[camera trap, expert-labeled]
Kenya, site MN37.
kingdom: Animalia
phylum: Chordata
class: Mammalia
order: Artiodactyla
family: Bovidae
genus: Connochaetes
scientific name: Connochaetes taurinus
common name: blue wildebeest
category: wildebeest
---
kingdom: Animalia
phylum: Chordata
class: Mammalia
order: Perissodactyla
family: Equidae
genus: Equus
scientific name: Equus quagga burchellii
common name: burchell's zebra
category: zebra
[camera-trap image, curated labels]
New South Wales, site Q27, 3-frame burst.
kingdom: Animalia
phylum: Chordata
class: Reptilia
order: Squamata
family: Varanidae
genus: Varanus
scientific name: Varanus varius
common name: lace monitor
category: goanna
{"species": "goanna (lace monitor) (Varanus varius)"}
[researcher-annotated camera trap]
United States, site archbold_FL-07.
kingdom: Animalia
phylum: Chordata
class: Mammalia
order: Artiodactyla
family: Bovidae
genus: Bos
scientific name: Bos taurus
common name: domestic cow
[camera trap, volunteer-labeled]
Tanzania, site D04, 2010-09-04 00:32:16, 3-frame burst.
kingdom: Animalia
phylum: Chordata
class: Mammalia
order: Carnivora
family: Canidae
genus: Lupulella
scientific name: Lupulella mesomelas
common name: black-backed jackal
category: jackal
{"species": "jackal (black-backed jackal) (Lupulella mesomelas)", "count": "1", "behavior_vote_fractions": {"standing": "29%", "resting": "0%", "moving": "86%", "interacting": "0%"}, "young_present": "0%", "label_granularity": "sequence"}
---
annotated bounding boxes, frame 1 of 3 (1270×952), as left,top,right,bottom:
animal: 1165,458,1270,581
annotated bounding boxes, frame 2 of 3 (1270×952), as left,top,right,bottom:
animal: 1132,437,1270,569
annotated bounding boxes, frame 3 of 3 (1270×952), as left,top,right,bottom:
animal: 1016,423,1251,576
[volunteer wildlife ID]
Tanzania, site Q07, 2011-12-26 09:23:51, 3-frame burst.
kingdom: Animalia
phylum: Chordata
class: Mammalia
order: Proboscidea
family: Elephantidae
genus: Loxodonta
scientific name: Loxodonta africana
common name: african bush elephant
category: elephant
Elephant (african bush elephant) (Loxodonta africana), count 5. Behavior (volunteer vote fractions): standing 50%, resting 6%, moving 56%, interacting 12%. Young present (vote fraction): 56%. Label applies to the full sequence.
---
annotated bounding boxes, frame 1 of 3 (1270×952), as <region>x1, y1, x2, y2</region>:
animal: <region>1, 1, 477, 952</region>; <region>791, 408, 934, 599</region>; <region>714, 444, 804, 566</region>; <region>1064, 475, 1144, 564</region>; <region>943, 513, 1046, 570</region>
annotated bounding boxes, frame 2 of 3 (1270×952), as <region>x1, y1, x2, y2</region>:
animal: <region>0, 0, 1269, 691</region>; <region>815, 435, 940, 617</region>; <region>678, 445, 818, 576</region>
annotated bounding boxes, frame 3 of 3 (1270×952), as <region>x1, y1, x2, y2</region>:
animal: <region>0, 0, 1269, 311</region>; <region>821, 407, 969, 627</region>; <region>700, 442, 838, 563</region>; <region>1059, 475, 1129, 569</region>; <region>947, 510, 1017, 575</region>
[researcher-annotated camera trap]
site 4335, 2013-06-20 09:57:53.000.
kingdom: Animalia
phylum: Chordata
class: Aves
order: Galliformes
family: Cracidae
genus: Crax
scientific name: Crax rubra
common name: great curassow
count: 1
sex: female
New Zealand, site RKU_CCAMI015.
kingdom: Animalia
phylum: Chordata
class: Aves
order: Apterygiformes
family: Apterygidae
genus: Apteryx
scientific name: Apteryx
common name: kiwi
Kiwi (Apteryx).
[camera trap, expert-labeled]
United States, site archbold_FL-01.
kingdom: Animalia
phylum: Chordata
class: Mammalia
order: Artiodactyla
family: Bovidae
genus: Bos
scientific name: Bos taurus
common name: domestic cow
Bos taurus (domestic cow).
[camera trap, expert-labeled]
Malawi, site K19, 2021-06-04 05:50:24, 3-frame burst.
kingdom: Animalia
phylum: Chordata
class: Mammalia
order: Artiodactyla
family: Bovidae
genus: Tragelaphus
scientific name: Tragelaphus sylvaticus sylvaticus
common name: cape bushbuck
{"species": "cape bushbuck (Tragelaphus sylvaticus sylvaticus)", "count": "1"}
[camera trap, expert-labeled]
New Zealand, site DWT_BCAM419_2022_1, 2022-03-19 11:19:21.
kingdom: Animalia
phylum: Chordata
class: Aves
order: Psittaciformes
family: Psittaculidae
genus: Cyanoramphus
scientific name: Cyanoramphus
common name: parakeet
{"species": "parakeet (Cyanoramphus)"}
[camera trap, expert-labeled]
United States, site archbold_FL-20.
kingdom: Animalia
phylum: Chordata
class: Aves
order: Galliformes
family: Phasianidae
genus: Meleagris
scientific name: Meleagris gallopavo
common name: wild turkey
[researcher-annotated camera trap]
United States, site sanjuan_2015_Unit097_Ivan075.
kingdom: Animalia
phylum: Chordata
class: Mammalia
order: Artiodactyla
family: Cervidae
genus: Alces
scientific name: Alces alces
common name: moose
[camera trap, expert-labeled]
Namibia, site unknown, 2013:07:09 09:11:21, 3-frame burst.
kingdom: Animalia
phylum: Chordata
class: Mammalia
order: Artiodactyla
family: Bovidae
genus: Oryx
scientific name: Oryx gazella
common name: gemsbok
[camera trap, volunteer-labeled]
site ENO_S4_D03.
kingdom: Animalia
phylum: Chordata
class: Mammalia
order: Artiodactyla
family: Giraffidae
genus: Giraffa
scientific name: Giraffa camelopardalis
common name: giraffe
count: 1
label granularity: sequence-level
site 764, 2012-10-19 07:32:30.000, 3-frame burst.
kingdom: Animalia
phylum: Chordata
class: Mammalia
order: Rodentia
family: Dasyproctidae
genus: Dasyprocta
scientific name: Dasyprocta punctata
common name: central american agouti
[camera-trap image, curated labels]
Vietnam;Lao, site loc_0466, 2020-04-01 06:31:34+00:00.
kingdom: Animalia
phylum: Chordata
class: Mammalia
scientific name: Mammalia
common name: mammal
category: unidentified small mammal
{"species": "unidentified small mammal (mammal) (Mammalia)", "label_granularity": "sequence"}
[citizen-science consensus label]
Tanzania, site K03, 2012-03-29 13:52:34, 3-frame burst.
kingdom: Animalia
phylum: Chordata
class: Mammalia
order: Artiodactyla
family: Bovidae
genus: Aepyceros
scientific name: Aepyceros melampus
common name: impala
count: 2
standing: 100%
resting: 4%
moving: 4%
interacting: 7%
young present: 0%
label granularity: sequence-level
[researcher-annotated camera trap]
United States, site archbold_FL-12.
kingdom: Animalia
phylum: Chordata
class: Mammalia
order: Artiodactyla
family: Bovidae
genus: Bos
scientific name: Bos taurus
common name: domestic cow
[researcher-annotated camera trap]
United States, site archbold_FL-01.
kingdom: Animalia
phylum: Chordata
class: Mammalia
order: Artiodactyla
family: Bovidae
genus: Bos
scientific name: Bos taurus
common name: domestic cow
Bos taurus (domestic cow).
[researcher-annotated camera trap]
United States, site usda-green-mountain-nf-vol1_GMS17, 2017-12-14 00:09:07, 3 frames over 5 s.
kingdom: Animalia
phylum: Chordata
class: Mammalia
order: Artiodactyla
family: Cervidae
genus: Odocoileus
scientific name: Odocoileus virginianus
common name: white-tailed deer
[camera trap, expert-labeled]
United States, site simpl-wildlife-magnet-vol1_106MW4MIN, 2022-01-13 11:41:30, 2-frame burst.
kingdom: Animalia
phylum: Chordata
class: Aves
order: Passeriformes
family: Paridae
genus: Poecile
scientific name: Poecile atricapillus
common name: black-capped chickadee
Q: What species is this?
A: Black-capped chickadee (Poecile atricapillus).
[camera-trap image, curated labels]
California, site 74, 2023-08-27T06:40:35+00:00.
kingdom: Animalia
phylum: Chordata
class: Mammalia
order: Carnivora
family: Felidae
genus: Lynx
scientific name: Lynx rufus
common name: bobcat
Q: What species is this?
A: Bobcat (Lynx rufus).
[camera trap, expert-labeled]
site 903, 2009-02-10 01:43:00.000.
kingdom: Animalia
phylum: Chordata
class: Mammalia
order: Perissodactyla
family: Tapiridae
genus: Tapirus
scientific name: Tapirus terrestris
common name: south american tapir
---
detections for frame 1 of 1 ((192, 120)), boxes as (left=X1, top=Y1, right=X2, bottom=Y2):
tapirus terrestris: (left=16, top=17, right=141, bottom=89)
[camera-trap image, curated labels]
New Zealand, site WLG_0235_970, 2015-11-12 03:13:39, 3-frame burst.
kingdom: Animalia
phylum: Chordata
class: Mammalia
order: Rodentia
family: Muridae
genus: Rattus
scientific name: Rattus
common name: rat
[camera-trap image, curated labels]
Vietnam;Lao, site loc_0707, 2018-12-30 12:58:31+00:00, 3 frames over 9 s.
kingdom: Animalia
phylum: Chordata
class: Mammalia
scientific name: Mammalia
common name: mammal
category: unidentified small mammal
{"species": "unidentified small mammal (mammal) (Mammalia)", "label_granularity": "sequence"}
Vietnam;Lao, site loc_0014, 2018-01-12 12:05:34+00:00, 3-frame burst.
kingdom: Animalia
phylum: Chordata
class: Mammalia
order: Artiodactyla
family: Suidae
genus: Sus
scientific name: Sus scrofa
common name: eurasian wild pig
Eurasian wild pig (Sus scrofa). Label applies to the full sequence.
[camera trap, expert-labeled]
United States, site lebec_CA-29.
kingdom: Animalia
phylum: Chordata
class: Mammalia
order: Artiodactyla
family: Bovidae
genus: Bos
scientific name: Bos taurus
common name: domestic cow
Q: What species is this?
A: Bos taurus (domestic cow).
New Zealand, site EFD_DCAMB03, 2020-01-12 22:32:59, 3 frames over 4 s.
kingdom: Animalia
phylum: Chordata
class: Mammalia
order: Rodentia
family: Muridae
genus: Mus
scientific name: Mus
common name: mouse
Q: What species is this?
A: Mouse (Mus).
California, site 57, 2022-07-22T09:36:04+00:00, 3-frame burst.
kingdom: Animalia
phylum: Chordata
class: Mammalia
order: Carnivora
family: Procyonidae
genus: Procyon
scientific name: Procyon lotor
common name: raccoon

────────────────────────────────────────

■ WHAT THE EXERCISE ASKS
Transcribe only, please, the lines from the first line of the records through the line with "[volunteer wildlife ID]". Both of those lines are included.

■ RESPONSE BELOW
[camera trap, expert-labeled]
Kenya, site MN37.
kingdom: Animalia
phylum: Chordata
class: Mammalia
order: Artiodactyla
family: Bovidae
genus: Connochaetes
scientific name: Connochaetes taurinus
common name: blue wildebeest
category: wildebeest
---
kingdom: Animalia
phylum: Chordata
class: Mammalia
order: Perissodactyla
family: Equidae
genus: Equus
scientific name: Equus quagga burchellii
common name: burchell's zebra
category: zebra
[camera-trap image, curated labels]
New South Wales, site Q27, 3-frame burst.
kingdom: Animalia
phylum: Chordata
class: Reptilia
order: Squamata
family: Varanidae
genus: Varanus
scientific name: Varanus varius
common name: lace monitor
category: goanna
{"species": "goanna (lace monitor) (Varanus varius)"}
[researcher-annotated camera trap]
United States, site archbold_FL-07.
kingdom: Animalia
phylum: Chordata
class: Mammalia
order: Artiodactyla
family: Bovidae
genus: Bos
scientific name: Bos taurus
common name: domestic cow
[camera trap, volunteer-labeled]
Tanzania, site D04, 2010-09-04 00:32:16, 3-frame burst.
kingdom: Animalia
phylum: Chordata
class: Mammalia
order: Carnivora
family: Canidae
genus: Lupulella
scientific name: Lupulella mesomelas
common name: black-backed jackal
category: jackal
{"species": "jackal (black-backed jackal) (Lupulella mesomelas)", "count": "1", "behavior_vote_fractions": {"standing": "29%", "resting": "0%", "moving": "86%", "interacting": "0%"}, "young_present": "0%", "label_granularity": "sequence"}
---
annotated bounding boxes, frame 1 of 3 (1270×952), as left,top,right,bottom:
animal: 1165,458,1270,581
annotated bounding boxes, frame 2 of 3 (1270×952), as left,top,right,bottom:
animal: 1132,437,1270,569
annotated bounding boxes, frame 3 of 3 (1270×952), as left,top,right,bottom:
animal: 1016,423,1251,576
[volunteer wildlife ID]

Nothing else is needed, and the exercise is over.